- [Directive]:
In how many lines of the listing below does the string "lying" appear? Reply with the number alone.

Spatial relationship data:

[BEGIN]

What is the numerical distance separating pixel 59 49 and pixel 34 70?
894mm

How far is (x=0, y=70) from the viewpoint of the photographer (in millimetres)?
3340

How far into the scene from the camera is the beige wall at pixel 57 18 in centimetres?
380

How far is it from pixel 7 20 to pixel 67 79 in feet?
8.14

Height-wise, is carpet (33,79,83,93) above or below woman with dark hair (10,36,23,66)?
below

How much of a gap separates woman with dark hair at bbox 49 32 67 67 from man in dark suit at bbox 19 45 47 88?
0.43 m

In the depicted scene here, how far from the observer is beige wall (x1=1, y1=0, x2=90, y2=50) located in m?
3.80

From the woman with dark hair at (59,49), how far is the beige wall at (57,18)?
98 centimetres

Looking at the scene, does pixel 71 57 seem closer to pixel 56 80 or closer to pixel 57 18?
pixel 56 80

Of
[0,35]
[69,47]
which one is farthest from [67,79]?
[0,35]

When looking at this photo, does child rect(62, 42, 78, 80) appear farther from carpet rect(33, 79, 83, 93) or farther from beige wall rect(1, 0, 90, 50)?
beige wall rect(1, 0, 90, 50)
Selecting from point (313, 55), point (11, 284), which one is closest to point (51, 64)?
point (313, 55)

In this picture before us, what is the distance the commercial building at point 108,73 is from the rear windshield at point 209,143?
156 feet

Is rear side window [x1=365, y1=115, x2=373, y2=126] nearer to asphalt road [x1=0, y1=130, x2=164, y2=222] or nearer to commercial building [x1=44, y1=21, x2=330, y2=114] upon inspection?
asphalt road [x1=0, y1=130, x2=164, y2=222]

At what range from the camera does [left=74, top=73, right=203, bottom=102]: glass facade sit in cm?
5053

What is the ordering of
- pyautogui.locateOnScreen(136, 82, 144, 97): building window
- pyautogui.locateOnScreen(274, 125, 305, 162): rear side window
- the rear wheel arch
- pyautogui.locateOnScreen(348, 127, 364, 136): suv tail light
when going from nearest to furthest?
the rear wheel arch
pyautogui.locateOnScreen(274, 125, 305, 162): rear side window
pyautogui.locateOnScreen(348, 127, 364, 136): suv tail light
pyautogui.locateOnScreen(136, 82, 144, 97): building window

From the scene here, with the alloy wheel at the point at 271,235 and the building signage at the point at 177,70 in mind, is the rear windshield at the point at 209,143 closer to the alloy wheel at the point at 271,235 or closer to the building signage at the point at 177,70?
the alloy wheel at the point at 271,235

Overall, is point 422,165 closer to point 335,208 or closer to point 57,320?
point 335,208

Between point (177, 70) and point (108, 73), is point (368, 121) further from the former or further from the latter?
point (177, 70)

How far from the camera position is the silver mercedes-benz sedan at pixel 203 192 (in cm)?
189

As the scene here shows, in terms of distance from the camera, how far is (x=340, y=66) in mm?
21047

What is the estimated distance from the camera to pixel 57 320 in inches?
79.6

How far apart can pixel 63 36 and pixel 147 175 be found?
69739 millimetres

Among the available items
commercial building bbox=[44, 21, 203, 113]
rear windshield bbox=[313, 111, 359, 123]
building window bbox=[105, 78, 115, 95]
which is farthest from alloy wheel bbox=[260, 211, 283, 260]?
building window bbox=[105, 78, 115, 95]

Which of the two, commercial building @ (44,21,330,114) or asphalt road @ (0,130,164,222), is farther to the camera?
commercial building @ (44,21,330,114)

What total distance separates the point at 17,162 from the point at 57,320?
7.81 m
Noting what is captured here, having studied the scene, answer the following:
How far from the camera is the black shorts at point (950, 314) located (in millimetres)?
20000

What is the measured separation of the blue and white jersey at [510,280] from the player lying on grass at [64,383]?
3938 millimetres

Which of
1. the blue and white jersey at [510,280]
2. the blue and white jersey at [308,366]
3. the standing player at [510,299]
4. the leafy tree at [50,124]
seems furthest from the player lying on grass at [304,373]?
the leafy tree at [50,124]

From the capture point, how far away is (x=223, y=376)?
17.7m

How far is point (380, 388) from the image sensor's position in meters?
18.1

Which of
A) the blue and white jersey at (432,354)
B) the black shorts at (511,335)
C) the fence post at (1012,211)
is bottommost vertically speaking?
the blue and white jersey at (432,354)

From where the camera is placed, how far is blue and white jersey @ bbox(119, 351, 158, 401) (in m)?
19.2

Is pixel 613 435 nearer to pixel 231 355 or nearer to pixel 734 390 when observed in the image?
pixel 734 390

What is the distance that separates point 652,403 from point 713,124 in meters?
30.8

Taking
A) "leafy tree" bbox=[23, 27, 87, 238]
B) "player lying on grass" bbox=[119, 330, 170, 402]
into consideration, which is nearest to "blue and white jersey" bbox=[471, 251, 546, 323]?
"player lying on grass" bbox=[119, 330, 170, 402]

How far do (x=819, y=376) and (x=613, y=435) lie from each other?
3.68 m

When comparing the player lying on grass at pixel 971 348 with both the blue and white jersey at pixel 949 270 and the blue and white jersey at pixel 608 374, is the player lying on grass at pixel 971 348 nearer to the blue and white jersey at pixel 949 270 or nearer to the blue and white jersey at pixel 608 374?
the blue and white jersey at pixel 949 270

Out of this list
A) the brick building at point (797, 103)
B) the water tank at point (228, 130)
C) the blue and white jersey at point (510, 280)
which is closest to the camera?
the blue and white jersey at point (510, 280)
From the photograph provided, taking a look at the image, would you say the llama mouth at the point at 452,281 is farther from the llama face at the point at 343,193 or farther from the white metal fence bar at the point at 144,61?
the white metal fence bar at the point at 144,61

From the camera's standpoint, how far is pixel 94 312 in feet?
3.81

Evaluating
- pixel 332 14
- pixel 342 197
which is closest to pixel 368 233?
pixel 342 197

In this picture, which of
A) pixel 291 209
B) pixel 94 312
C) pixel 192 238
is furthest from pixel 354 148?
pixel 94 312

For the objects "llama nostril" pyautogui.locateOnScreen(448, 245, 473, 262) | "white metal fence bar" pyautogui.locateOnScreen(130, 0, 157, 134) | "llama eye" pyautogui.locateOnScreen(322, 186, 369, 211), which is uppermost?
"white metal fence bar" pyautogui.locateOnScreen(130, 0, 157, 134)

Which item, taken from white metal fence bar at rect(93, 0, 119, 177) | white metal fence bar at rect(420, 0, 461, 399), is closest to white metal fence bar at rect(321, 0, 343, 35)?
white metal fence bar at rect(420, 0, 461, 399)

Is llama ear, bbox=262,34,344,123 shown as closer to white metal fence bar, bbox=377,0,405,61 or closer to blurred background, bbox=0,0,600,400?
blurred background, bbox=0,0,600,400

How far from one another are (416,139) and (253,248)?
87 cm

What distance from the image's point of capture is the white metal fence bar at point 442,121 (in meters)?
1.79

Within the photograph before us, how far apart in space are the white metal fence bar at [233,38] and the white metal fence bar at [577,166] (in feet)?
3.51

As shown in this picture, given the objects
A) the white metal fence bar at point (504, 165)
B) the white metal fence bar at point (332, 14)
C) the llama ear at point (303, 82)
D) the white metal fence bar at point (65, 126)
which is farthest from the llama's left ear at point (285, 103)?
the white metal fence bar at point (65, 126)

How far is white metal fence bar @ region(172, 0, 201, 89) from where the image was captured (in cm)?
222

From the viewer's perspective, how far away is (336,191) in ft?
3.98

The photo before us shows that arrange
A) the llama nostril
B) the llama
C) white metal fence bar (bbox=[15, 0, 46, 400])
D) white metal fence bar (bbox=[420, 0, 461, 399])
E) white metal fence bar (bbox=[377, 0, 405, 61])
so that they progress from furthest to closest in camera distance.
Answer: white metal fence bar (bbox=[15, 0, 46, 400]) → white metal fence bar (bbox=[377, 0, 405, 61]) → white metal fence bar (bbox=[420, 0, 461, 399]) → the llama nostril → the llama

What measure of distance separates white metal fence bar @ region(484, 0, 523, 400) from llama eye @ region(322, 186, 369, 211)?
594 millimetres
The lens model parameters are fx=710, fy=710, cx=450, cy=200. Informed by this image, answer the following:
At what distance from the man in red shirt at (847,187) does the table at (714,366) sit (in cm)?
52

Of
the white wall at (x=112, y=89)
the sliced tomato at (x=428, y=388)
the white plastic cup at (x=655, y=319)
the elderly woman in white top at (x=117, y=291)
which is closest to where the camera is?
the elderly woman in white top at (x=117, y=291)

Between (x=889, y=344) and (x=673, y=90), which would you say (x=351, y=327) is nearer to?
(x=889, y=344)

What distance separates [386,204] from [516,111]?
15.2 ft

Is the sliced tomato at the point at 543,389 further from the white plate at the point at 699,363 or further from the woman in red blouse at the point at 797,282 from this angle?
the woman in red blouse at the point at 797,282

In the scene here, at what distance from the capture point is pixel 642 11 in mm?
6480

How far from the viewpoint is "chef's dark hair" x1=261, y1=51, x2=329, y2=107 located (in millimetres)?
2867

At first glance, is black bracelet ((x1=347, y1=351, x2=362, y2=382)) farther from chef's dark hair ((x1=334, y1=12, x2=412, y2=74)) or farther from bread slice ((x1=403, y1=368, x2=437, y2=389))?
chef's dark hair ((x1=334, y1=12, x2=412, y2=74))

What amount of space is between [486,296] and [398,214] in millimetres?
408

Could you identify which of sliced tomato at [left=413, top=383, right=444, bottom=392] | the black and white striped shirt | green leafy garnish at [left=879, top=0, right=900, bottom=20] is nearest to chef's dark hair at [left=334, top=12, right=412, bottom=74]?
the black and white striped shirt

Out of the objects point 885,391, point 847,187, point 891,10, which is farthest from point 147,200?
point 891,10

[END]

- [Solution to the exercise]:
5